(Passage shown)
— START —

If anyone's interested in working on this shared world, let me know! I'd love to have some partners in this.

Maximum Zersk
2010-06-19, 08:58 PM
Oy! Where 'ave you been?! :smalltongue:

Looks interesting, but I probably won't be able to work on it in the immediate future.

2010-06-29, 11:32 PM
So more races I've come up with! Your thoughts would be appreciated.

Geits: Solitary, mountain-dwelling creatures that herd glaciers and practice ice-magic. They consider themselves to be the oldest race, preferring to be left alone, and are amused by the other races and their struggles for dominance. Less-worldly duelphs and men refer to them as "trolls."

A geit:

Barbars: A race of large, reclusive warriors who live in bands or tribes deep in the forest primeval. Massive, with huge tusks, they are rumored to eat people. They have no particular brand of magic they call their own. Most people living in "civilized" lands regard them as being a myth, and sometimes call them by the name "ogre".

— END —

(Instructions)
a – According to the forum thread, what do less-worldly duelphs and men call the geits?
b – Translate this sentence from the forum thread into Spanish: "They have no particular brand of magic they call their own."
c – Return everything in the forum thread from "If anyone's interested" down to "would be appreciated.", unchanged.
The listing after this forum thread comes from a separate source.

(Supplied information)
— START —

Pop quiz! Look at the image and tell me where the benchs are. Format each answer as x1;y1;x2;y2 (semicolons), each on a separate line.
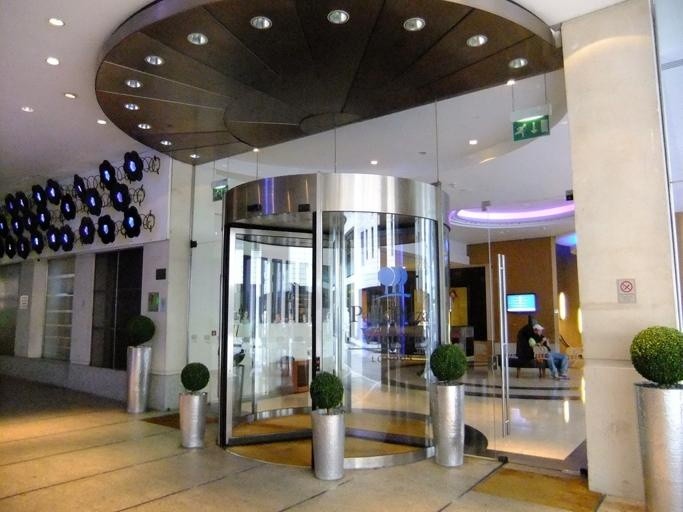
497;353;548;377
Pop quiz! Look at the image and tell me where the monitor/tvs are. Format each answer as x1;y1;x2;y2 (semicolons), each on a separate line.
507;293;537;313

— END —

(Answers for the exercise)
a – They call them "trolls."

b – No tienen ninguna clase particular de magia que llamen suya.

c –
If anyone's interested in working on this shared world, let me know! I'd love to have some partners in this.

Maximum Zersk
2010-06-19, 08:58 PM
Oy! Where 'ave you been?! :smalltongue:

Looks interesting, but I probably won't be able to work on it in the immediate future.

2010-06-29, 11:32 PM
So more races I've come up with! Your thoughts would be appreciated.